En 2010 el Estado inyectó en la economía española 92.500
millones de euros en ayudas públicas. Esta cifra supone un 46% más que el año
anterior. De esta cifra, el Gobierno destinó una parte a ayudas
relacionadas con la crisis y, otra parte, a ayudas no relacionadas con la
crisis. En cuanto a las ayudas no relacionadas con la crisis el Estado destinó únicamente
5.000 millones de euros, algo lógico en una situación económica extremadamente
grave como la actual. Los otros 87.500 millones de euros fueron destinados, evidentemente,
a paliar la tan famosa crisis.
Está claro que 92.500 millones de
euros dan para mucho. Con una cantidad tan importante de dinero, y utilizado de
una manera rigurosa y coherente, se podría reactivar la economía del país
considerablemente. Al menos, de una forma que las empresas en particular y la
ciudadanía en general lo notase. Entonces, con un volumen tan enorme de dinero
inyectado, ¿por qué no se ha reactivado nuestra economía? ¿Por qué no hay ni el
más mínimo atisbo de que estamos saliendo de esta crisis?
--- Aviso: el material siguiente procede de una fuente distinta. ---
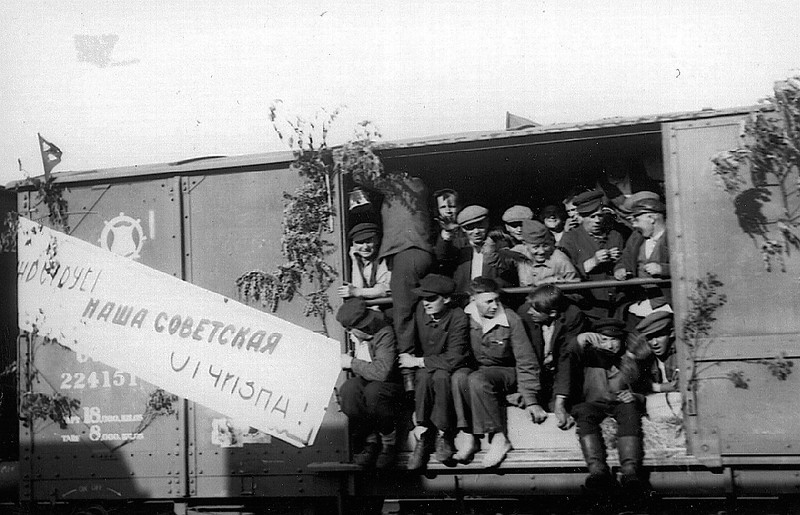 "Displaced persons being returned to their homelands.  Sign reads, ""Long Live Our Soviet Homeland.""  Photograph by William Parod."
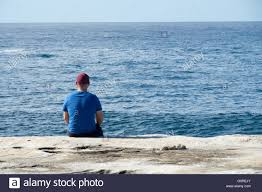 A Man Sitting At The Cliffs Edge Looking Out To Sea
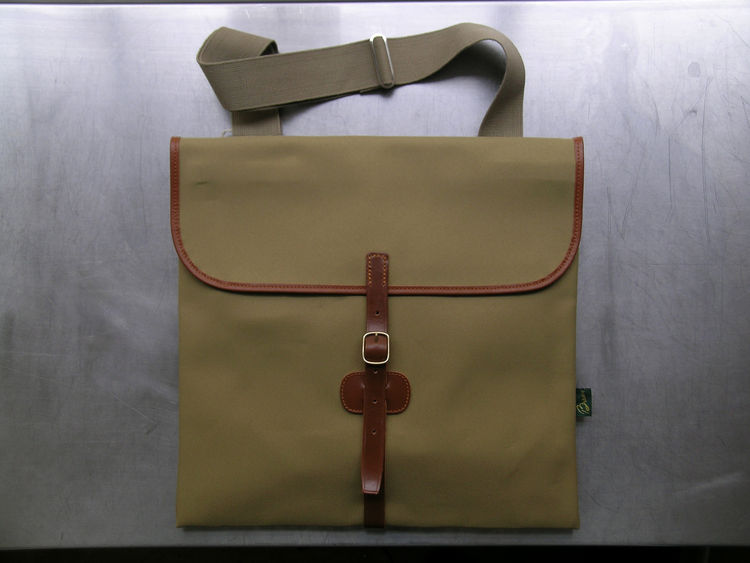 "<b>Folio Bag</b> ""An archive design selected from the manufacturer's archive. We love the traditional craftsmanship, combined with a contemporary look. Very useful for carrying a laptop."" Photo courtesy of Labour and Wait."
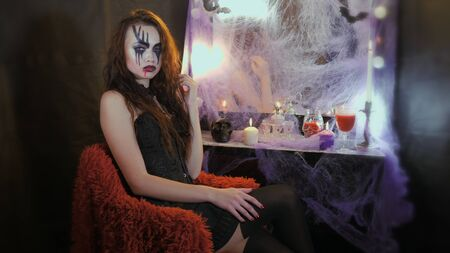 A woman with halloween makeup sitting in front of the mirror on a red chair. Фото со стока - 149908219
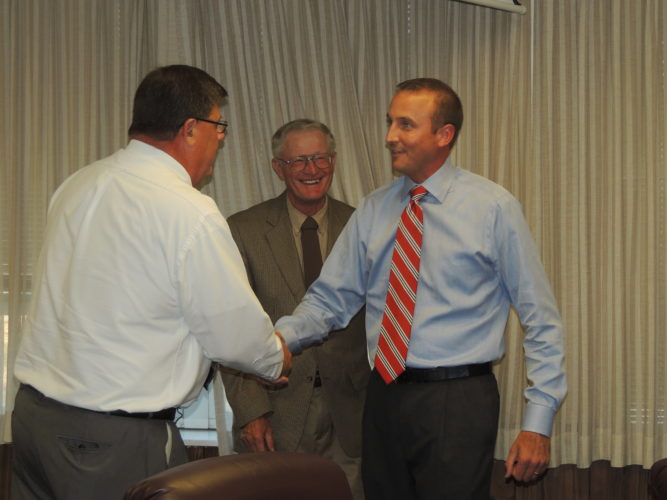 Photo by Drew Parker Casey Storm, right, accepts the open assistant principal position at John Marshall High School Tuesday. With him are Marshall County Board of Education Vice President Thomas Gilbert, left, and board member John Miller.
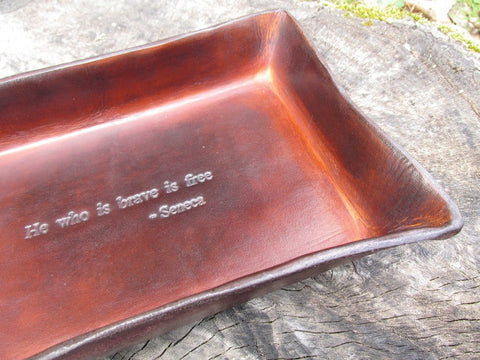 He who is brave is free by Seneca leather tray. Detail.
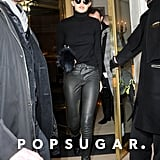Gigi went Parisian-chic to run an errand in Paris in leather skinnies, a crisp turtleneck, baseball cap, Krewe du Optic sunglasses, and booties. She finished her look with a furry accessory.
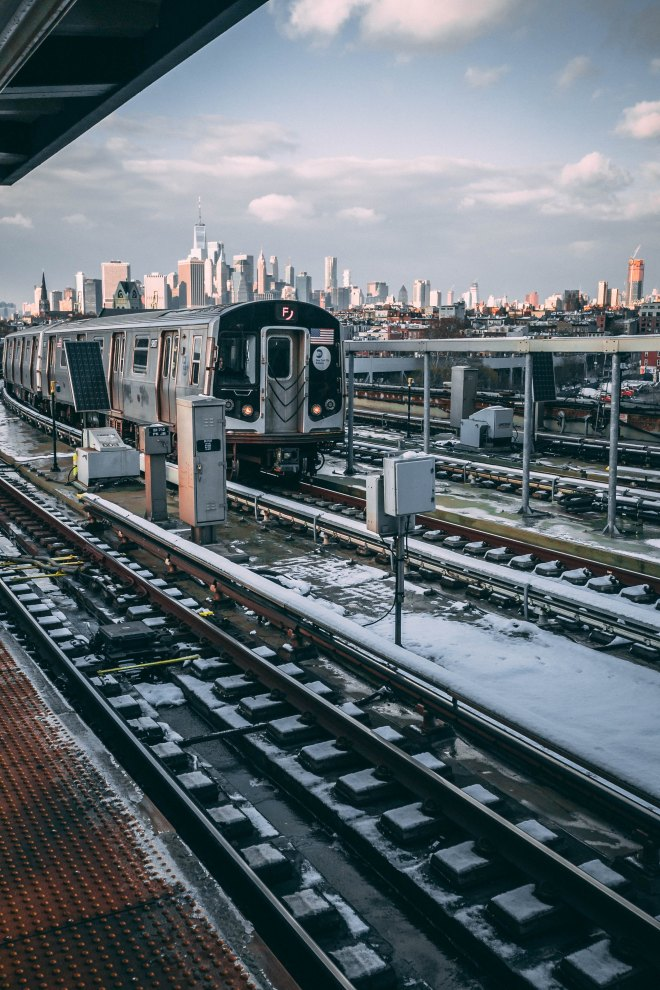 new york city subway on cold, snow day, f train, with manhattan in the background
Pues la respuesta es
tan sencilla como presumible; porque de los 87.500 millones de euros destinados
a ayudas anti crisis, 87.149 millones fueron a parar a la banca.
Uno puede llegar a comprender que en
situaciones de máxima urgencia el Estado inyecte dinero público –es decir,
dinero suyo y mío- en las entidades bancarias con problemas, pero con ello se
producen diversos desequilibrios e injusticias manifiestas. ¿Se puede inyectar
dinero público en entidades bancarias que no han sabido gestionarse? ¿Se puede
inyectar dinero público en entidades en las que sus responsables cobran sueldos
y pensiones millonarias? ¿Se puede inyectar dinero público en entidades
bancarias con problemas pero no en pequeñas y medianas empresas con problemas?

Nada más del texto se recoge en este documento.